↓↓↓
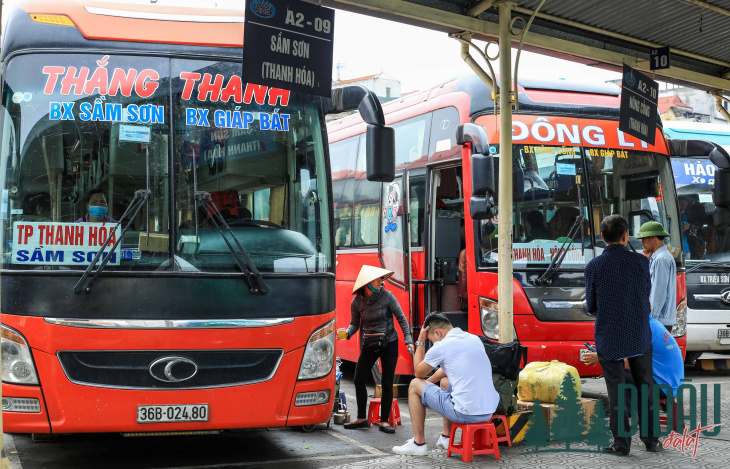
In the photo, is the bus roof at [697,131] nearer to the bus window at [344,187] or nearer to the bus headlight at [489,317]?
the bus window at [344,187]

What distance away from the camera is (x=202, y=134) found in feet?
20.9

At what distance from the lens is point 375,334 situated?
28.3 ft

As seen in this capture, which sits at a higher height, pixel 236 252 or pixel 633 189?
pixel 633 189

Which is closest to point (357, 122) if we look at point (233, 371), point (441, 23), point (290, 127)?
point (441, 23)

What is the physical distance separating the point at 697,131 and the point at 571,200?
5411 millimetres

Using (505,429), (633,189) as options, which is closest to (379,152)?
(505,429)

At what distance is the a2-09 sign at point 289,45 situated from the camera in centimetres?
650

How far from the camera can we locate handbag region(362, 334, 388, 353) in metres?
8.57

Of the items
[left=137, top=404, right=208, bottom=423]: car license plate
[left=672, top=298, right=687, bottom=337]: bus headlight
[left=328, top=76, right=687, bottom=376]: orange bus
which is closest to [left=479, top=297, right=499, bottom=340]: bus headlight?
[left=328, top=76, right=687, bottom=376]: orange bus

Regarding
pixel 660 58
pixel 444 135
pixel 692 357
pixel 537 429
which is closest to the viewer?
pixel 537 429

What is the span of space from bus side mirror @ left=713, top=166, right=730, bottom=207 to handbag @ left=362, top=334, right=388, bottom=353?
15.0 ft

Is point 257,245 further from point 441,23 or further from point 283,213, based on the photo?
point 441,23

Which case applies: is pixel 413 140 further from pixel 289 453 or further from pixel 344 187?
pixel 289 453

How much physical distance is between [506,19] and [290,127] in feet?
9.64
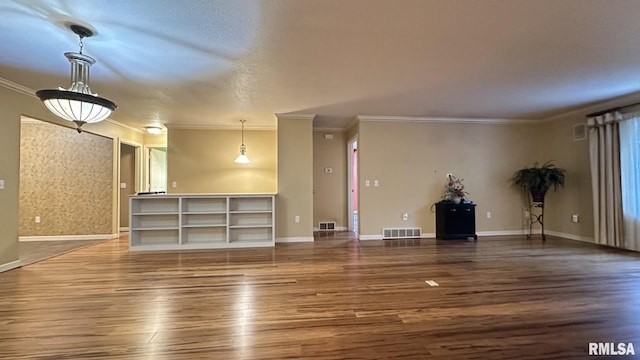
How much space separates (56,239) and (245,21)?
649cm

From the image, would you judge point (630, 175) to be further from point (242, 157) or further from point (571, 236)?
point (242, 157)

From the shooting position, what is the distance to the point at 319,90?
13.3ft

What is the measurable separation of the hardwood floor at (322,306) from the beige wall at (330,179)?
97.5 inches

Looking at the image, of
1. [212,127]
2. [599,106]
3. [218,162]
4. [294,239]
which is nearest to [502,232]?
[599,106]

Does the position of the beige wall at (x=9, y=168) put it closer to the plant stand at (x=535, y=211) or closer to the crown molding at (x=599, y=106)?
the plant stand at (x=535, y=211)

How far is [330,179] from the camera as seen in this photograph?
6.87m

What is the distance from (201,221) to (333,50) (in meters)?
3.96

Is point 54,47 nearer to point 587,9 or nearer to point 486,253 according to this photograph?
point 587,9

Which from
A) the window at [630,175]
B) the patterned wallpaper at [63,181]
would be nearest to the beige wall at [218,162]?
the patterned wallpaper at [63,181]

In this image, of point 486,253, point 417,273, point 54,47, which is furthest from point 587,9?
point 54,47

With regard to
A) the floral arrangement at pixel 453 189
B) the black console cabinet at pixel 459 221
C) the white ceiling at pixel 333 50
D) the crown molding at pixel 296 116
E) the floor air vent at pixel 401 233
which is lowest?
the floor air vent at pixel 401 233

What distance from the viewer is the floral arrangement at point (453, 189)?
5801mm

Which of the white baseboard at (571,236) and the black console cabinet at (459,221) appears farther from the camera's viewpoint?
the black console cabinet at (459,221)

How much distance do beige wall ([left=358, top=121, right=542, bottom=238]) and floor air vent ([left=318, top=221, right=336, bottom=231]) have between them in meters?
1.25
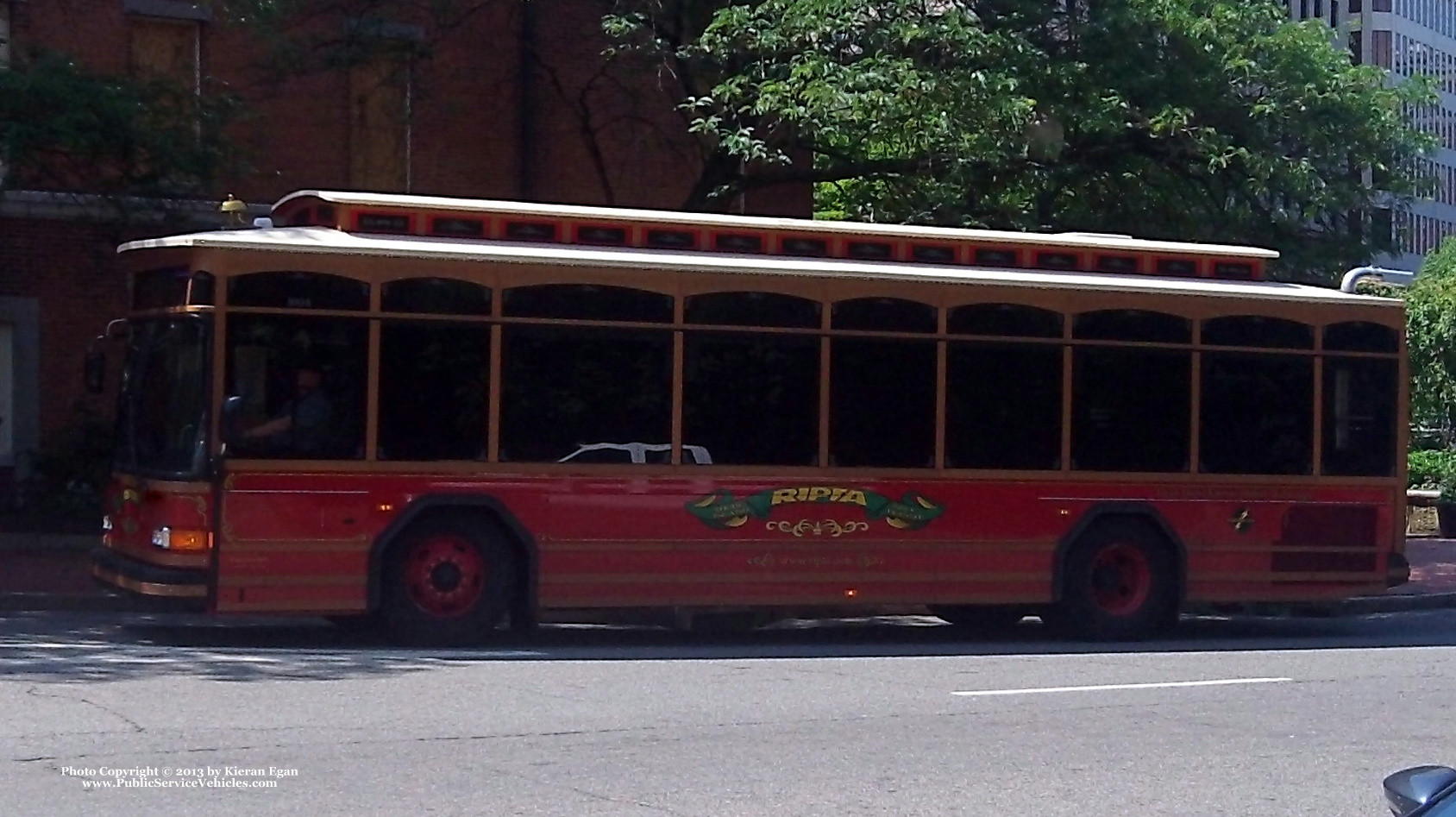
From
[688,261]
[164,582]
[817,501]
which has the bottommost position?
↑↑↑
• _REQUIRED WORK_:
Can you copy every line above word for word, leaving the pictures out?

• _RESULT OF THE EXERCISE_:
In the photo, is the bus roof at [697,131] nearer to the bus window at [344,187] or nearer to the bus headlight at [489,317]?
the bus window at [344,187]

What distance away from the camera is (x=202, y=134) found in feet?
20.9

At what distance from the lens is point 375,334 situated?
28.3 ft

As seen in this capture, which sits at a higher height, pixel 236 252 or pixel 633 189?
pixel 633 189

Which is closest to point (357, 122) if we look at point (233, 371), point (441, 23), point (290, 127)?
point (441, 23)

What is the physical distance separating the point at 697,131 and the point at 571,200?
5411 millimetres

Using (505,429), (633,189) as options, which is closest to (379,152)?
(505,429)

At what distance is the a2-09 sign at point 289,45 situated from the camera in centimetres?
650

How far from the camera can we locate handbag region(362, 334, 388, 353) in metres?
8.57

Of the items
[left=137, top=404, right=208, bottom=423]: car license plate
[left=672, top=298, right=687, bottom=337]: bus headlight
[left=328, top=76, right=687, bottom=376]: orange bus
which is closest to [left=479, top=297, right=499, bottom=340]: bus headlight?
[left=328, top=76, right=687, bottom=376]: orange bus

Regarding
pixel 660 58
pixel 444 135
pixel 692 357
pixel 537 429
which is closest to the viewer?
pixel 537 429

What is the span of space from bus side mirror @ left=713, top=166, right=730, bottom=207 to handbag @ left=362, top=334, right=388, bottom=353?
15.0 ft

Is point 257,245 further from point 441,23 or further from point 283,213, based on the photo?
point 441,23

Which case applies: is pixel 413 140 further from pixel 289 453 or further from pixel 344 187?
pixel 289 453

How much physical distance is between [506,19] and [290,127] in feet?
9.64
How much space separates (56,239) and (245,21)?
649cm

From the image, would you judge point (630, 175) to be further from point (242, 157) or further from point (571, 236)?
point (242, 157)

From the shooting position, what is the distance to the point at 319,90?
13.3ft

What is the measurable separation of the hardwood floor at (322,306) from the beige wall at (330,179)?
97.5 inches

Looking at the image, of
1. [212,127]
2. [599,106]
3. [218,162]
4. [294,239]
which is nearest to [502,232]?
[599,106]

Does the position of the beige wall at (x=9, y=168) put it closer to the plant stand at (x=535, y=211) or closer to the crown molding at (x=599, y=106)?
the plant stand at (x=535, y=211)

How far is [330,179] from the camera as seen in this photograph?
6.87m

What is the distance from (201,221) to (333,50) (in meters)?
3.96

Is point 54,47 nearer to point 587,9 or nearer to point 486,253 according to this photograph?
point 587,9

Which from
A) the window at [630,175]
B) the patterned wallpaper at [63,181]
would be nearest to the beige wall at [218,162]?
the patterned wallpaper at [63,181]

In this image, of point 486,253, point 417,273, point 54,47, which is furthest from point 587,9?
point 54,47

With regard to
A) the floral arrangement at pixel 453 189
B) the black console cabinet at pixel 459 221
C) the white ceiling at pixel 333 50
D) the crown molding at pixel 296 116
E) the floor air vent at pixel 401 233
which is lowest?
the floor air vent at pixel 401 233

What distance from the viewer is the floral arrangement at point (453, 189)?
5801mm

Which of the white baseboard at (571,236) and the black console cabinet at (459,221) appears farther from the camera's viewpoint?
the black console cabinet at (459,221)

How much distance do beige wall ([left=358, top=121, right=542, bottom=238]) and floor air vent ([left=318, top=221, right=336, bottom=231]) have between them in meters?
1.25
From
[688,261]
[164,582]
[817,501]
which has the bottommost position?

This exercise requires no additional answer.